**THE RECORDS**
◇ ◇ ◇
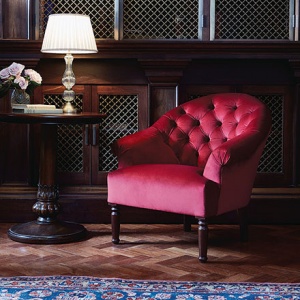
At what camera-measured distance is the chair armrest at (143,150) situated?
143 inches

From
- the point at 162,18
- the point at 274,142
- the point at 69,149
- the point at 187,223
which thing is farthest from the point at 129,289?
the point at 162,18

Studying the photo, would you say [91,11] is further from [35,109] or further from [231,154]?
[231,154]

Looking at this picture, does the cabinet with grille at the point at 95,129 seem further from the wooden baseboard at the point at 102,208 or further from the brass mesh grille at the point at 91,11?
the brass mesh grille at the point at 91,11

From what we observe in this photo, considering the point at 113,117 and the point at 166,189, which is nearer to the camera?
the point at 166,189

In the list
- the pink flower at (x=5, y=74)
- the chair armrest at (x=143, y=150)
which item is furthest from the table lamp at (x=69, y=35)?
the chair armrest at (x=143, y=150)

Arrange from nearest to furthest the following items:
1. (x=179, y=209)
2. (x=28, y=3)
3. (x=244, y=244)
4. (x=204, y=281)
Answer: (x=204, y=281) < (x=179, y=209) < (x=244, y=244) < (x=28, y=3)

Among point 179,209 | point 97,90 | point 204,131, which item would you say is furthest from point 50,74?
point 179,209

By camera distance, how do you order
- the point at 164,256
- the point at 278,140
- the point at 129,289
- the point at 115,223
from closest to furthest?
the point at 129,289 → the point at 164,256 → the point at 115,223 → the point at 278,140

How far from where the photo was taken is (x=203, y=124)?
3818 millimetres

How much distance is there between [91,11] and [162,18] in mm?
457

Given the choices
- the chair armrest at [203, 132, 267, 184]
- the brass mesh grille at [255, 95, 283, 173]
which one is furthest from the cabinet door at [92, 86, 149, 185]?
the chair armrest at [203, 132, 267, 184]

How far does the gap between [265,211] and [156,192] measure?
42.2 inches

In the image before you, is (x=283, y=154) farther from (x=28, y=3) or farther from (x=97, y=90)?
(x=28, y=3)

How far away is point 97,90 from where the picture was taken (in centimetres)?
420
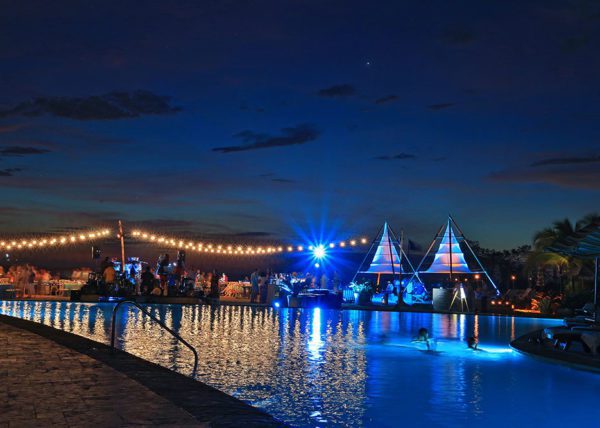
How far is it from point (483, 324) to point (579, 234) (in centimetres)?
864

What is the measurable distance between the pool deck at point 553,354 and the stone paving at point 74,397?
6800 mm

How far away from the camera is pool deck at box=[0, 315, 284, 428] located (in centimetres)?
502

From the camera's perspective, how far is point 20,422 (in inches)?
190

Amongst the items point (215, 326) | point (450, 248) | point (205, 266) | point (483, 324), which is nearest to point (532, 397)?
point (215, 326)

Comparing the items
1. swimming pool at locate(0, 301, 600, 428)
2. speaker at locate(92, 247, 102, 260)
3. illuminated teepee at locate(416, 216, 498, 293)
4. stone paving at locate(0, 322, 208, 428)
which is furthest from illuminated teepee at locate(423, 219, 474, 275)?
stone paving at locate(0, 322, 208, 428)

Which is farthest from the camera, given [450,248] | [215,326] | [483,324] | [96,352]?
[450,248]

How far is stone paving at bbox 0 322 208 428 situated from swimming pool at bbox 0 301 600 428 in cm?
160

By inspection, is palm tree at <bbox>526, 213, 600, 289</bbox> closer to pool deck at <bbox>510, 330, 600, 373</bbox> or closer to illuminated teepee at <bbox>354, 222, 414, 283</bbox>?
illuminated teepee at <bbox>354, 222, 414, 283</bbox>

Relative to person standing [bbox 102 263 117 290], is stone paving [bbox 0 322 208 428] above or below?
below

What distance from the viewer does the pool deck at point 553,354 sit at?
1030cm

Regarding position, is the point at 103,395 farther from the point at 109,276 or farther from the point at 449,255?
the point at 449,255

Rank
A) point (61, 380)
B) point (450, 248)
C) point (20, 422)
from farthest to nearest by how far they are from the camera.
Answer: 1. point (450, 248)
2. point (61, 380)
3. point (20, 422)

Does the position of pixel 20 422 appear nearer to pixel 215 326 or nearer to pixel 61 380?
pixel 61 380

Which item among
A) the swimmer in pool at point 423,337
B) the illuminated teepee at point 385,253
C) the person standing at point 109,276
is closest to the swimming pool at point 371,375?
◇ ◇ ◇
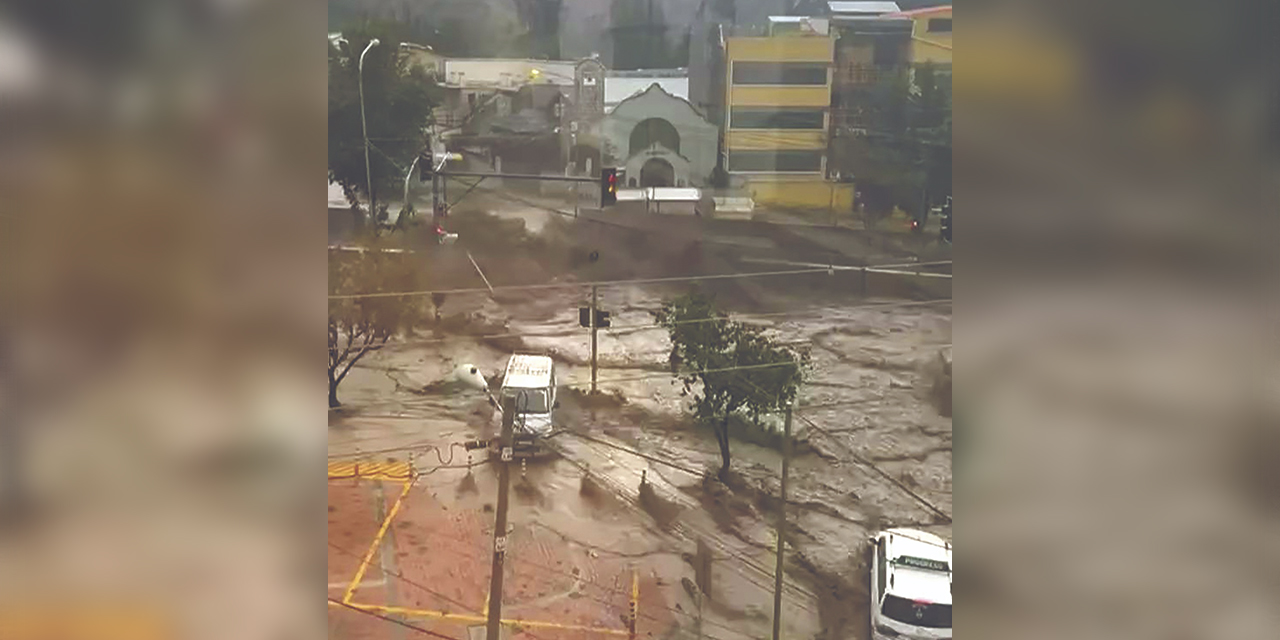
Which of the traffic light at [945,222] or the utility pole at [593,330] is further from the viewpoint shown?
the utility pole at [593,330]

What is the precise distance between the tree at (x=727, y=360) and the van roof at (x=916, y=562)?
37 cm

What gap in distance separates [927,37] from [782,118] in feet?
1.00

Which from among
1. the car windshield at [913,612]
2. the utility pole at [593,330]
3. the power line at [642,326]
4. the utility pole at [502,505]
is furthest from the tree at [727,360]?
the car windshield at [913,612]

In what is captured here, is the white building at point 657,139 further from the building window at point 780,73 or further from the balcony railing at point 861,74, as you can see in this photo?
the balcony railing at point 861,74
◇ ◇ ◇
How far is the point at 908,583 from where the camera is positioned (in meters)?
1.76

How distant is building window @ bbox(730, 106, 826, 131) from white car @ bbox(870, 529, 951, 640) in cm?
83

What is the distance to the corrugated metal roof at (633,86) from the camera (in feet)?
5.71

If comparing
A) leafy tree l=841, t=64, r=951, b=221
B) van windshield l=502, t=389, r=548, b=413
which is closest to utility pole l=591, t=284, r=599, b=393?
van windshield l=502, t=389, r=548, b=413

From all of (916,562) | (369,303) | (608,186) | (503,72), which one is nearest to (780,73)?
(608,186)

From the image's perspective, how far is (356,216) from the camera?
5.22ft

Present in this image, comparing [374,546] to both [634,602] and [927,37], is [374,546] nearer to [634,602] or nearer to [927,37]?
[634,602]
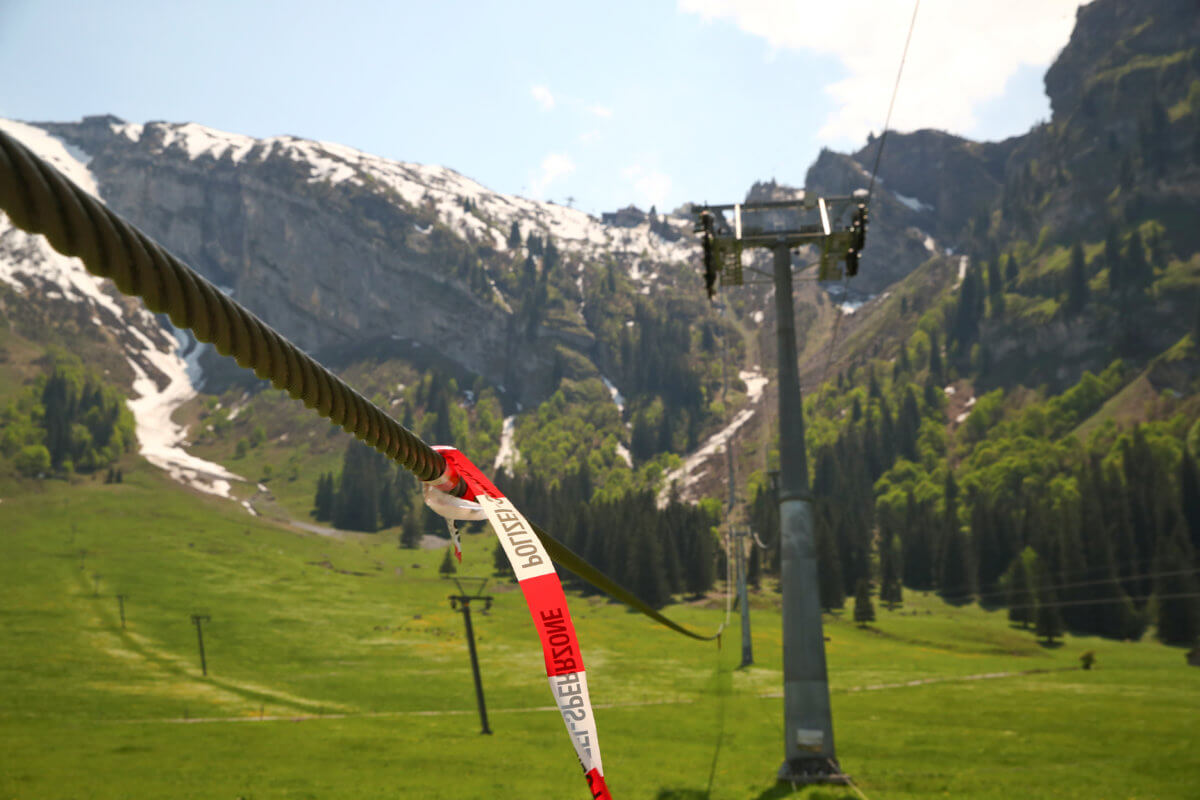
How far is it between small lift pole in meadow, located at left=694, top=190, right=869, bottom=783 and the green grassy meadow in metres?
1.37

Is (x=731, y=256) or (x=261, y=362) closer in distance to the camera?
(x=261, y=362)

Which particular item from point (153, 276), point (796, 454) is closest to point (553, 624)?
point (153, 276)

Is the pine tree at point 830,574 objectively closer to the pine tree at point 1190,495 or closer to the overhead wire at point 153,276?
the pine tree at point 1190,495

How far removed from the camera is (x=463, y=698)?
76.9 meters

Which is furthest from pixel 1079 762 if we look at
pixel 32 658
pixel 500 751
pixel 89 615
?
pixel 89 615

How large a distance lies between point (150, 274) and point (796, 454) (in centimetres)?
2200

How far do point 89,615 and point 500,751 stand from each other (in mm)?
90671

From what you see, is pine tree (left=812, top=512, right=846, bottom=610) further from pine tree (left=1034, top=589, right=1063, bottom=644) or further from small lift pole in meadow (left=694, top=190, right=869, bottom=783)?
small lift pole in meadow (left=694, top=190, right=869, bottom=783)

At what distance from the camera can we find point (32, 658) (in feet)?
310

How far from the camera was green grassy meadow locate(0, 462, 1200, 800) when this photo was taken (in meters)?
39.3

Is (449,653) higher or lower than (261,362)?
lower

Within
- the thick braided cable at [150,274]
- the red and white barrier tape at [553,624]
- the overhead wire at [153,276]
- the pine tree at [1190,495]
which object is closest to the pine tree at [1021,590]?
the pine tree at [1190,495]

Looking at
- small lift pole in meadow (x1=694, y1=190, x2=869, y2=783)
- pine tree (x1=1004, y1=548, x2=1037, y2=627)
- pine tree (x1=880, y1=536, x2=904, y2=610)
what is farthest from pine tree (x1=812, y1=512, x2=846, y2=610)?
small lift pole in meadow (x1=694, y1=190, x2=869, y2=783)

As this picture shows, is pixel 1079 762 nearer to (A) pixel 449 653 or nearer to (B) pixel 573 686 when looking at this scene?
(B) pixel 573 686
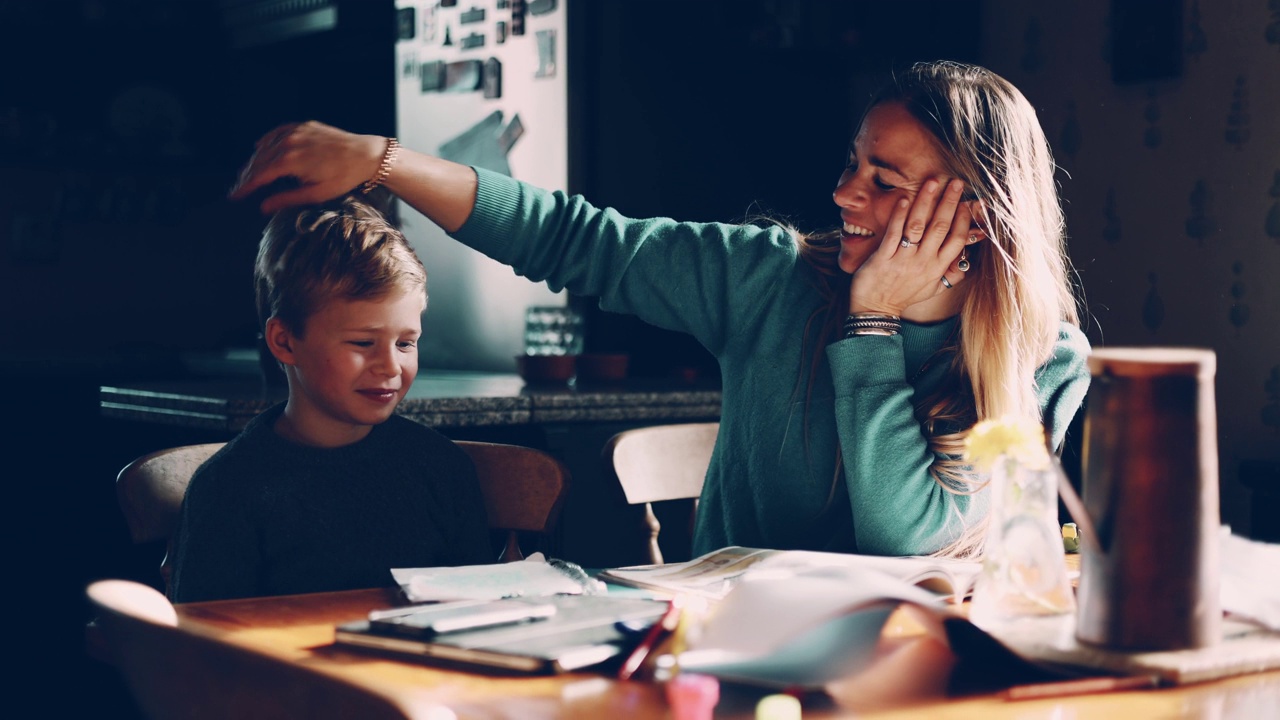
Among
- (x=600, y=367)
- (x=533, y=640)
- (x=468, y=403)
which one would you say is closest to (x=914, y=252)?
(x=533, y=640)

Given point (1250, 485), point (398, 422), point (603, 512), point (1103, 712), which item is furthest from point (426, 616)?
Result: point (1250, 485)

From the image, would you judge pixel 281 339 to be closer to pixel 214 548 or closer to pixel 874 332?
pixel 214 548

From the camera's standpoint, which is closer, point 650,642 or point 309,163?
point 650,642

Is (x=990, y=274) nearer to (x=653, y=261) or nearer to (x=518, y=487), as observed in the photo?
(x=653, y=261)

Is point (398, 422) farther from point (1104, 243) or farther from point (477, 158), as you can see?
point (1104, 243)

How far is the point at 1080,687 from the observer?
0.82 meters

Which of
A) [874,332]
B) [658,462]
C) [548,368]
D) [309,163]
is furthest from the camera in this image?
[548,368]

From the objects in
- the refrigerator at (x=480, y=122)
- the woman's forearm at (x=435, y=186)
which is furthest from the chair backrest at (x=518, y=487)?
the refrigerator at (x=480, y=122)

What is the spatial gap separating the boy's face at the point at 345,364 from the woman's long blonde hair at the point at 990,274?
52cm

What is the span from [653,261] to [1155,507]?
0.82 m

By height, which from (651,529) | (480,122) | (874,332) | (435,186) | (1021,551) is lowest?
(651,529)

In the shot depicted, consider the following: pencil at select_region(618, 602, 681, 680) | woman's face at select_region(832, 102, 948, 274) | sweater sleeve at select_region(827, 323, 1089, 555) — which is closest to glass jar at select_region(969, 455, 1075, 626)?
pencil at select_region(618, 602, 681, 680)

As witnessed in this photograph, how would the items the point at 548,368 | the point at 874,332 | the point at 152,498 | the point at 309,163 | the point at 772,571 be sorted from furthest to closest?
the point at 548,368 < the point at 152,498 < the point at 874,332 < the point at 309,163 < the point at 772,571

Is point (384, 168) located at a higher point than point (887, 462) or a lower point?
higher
◇ ◇ ◇
**YOUR GOAL**
Pull out each line in the records above that contains the string "away", treating uppercase and lowercase as different.

**EXERCISE RESPONSE**
How far away is point 97,90 from where the picture was taken (in centimetres)?
How far away from the camera is pool deck at box=[0, 315, 284, 428] located (in centimetres)?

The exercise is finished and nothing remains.